Après des années, plusieurs tentatives infructueuses, voici enfin d’adaptation US de Ghost in the Shell. Et bonne nouvelle, le film est une merveilleuse réinterprétation du chef-d’œuvre de Masamune Shirow, une superproduction avec une âme. Rencontre avec l’équipe du film. SPEAK.
Propos recueillis par Marc Godin
Le 21 mars 2017, l’équipe de Ghost in the Shell débarquait en force à Paris : le réalisateur britannique de Blanche Neige et le chasseur, Rupert Sanders, Scarlett Johansson bien sûr, le Danois Pilou Asbæk, vu dans Borgen et Game of Thrones, la Française Juliette Binoche et Michael Pitt. Un Pitt passablement décalqué, qui a passé la conférence à demander s’il répondait correctement aux questions. Des artistes qui citaient respectueusement l’œuvre de Masamune Shirow (pour le manga) et de Mamoru Oshii (pour l’anime), à part Binoche, très éloignée de cet univers cyberpunk et qui a accepté grâce à l’intervention de ses enfants.

◇ ◇ ◇ ◇ ◇ ◇ ◇

Exercice 1:
Résumez en deux phrases le texte sur Ghost in the Shell.
Exercice 2:
Prolongez le texte sur Ghost in the Shell en reprenant juste après sa dernière phrase.

Liste fournie:
◇ ◇ ◇ ◇ ◇ ◇ ◇

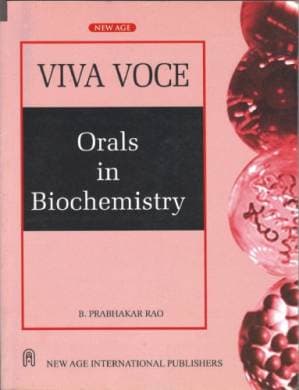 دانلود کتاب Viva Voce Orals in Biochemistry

◇ ◇ ◇ ◇ ◇ ◇ ◇

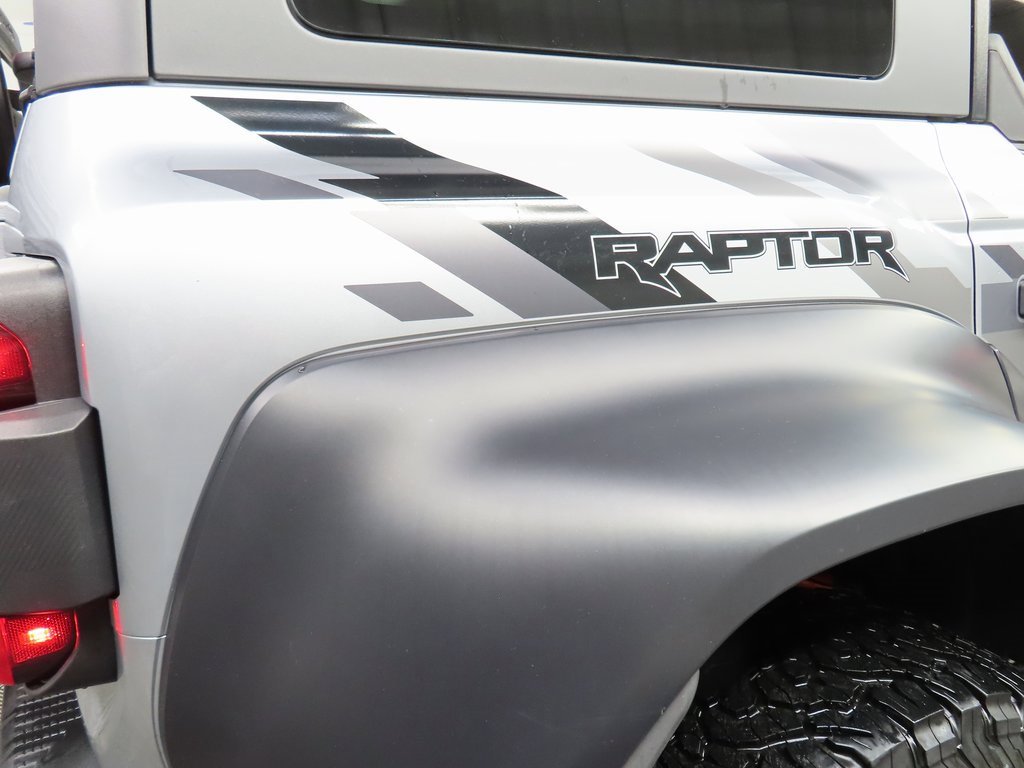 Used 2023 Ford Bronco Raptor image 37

◇ ◇ ◇ ◇ ◇ ◇ ◇

Réponse finale 1:
Après des années et plusieurs tentatives infructueuses, l'adaptation américaine de Ghost in the Shell arrive enfin, et le film est décrit comme une merveilleuse réinterprétation du chef-d'œuvre de Masamune Shirow. Le 21 mars 2017, l'équipe du film, dont Rupert Sanders, Scarlett Johansson, Pilou Asbæk, Juliette Binoche et Michael Pitt, est venue à Paris, où les artistes ont cité avec respect l'œuvre de Masamune Shirow et de Mamoru Oshii, sauf Juliette Binoche, très éloignée de cet univers cyberpunk.

Réponse finale 2:
Le film est une incroyable réussite, une formidable claque visuelle, doublée d’une belle interrogation sur l’homme et la machine. Pour une fois, Hollywood n’a pas essayé tirer vers le bas, émasculer ou édulcorer l’œuvre originale. Et l’équipe nous a régalé avec une conférence de presse d’un très bon niveau, loin de la langue de bois habituelle.
Pourquoi cette adaptation du manga Ghost in the Shell ?
Rupert Sanders : J’étais à la fac quand j’ai découvert une VHS poussiéreuse de Ghost in the Shell. L’animé m’a vraiment explosé le cerveau, visuellement. J’avais plus l’habitude de voir des nains et des éléphants dans les films d’animation, je n’avais jamais vu rien de tel… Le visuel me parlait, m’inspirait, et l’histoire me paraît encore plus pertinente aujourd’hui qu’à l’époque. Masamune Shirow a vraiment inventé ces histoires de réseaux et d’internet avant que cela n’arrive réellement. C’est le Nostradamus de la SF.
Qu’est-ce qui vous a intéressé dans GTS, l’histoire ou votre personnage ?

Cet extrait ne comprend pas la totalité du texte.